SAGRADA ESCRITURA: PUNTO DE PARTIDA Y REGLAS DE INTERPRETACIÓN

Ahora, concluyamos la cuestión anterior: si se puede mentir cuando se nos pone como condición inevitable hacerlo, o padecer la violación o la inmundicia execrable, aunque al mentir no hagamos injuria a nadie.

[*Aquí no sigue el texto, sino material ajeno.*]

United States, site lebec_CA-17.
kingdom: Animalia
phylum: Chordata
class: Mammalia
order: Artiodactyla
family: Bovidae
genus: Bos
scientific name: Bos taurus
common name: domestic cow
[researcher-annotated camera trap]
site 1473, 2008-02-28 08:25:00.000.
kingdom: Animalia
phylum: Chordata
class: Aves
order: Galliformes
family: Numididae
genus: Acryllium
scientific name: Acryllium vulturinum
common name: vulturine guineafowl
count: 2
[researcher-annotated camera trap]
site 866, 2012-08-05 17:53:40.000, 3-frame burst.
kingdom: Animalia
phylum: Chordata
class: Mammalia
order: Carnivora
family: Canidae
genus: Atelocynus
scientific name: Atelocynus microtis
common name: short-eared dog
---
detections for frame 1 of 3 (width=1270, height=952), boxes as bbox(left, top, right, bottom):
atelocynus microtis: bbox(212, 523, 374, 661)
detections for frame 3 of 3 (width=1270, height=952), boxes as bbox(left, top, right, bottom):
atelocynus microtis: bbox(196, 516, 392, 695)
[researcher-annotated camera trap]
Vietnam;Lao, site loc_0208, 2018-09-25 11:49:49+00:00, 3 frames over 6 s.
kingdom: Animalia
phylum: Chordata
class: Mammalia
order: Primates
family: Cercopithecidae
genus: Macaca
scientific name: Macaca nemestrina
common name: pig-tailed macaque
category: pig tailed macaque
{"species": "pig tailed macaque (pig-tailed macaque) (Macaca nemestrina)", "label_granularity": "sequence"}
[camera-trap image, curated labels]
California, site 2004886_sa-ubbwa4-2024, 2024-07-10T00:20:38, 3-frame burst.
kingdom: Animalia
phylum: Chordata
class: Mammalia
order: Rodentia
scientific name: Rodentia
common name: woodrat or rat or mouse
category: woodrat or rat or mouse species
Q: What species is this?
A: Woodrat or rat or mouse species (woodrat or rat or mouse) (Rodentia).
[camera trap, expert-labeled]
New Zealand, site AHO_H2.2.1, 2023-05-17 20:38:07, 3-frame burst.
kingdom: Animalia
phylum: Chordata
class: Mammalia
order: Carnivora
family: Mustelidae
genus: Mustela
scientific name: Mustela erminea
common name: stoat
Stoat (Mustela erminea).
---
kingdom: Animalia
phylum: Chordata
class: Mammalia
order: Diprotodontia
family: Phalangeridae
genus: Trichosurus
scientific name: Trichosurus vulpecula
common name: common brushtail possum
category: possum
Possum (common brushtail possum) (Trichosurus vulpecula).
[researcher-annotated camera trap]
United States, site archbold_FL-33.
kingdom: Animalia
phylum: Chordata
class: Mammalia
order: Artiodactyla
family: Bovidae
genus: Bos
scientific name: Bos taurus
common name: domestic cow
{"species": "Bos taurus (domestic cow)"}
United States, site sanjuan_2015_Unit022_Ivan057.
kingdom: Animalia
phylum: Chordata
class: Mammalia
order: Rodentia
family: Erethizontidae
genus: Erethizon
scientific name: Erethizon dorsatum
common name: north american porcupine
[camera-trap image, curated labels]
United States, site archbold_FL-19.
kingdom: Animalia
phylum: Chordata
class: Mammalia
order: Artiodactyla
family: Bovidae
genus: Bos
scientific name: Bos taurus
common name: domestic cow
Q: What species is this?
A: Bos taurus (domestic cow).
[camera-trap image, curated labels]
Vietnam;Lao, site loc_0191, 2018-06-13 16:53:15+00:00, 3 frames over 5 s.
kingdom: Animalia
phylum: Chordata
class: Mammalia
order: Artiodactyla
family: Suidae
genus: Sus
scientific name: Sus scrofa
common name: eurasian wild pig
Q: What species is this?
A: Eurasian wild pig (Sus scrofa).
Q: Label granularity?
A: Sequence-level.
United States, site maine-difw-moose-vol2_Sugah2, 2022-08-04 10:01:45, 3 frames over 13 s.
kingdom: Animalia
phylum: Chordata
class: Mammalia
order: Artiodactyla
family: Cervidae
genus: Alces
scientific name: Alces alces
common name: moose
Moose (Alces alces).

26. De esta cuestión tendremos un punto claro de referencia si primero analizamos con diligencia los preceptos divinos que prohíben la mentira. Si éstos no dan alguna luz, en vano buscaremos solución alguna. Debemos, ante todo, acatar la voluntad de Dios y sus mandamientos con ánimo tranquilo, por cuanto hemos de padecer para seguir sus preceptos, pues si a alguien se le ofrece una salida fácil no se ha de protestar, por esa razón, contra la mentira. Por eso, las divinas Escrituras no solamente contienen los preceptos de Dios, sino también la vida y costumbres de los justos, de modo que, si es oscuro cómo se debe entender lo que se nos manda, nos sea revelado en el modo de actuar de los justos. Debemos exceptuar los hechos que se pueden referir a una significación alegórica, como son casi todos los que se narran en el Antiguo Testamento, aunque nadie dude de que efectivamente ocurrieron, pues ¿quién se atrevería a firmar que allí hay algún hecho que no contiene ninguna profecía alegórica? Sobre todo cuando el Apóstol nos dice que los hijos de Abrahán, que nacieron y vivieron, según el orden natural, para propagar su pueblo (pues no nacieron de ningún prodigio ni de ningún portento que pudiera inducir en el ánimo a alguna significación extraña), significaban los dos Testamentos 29. Y cuando nos dice que aquel beneficio admirable que hizo Dios al pueblo de Israel, para librarlo de la esclavitud, que les oprimía en Egipto, y aquel pecado y castigo, cuando pecaron en el camino, les ocurría en figura 30, ¿qué hecho se podrá encontrar para derogar esta ley, y que se permita afirmar que no se ha de referir a figura alguna? Exceptuados, pues, esos hechos, sírvanos de ejemplo, para comprender los preceptos que en las Sagradas Escrituras se nos intiman, las acciones de los santos que nos narra el Nuevo Testamento, y donde tan claramente se nos recomienda su imitación.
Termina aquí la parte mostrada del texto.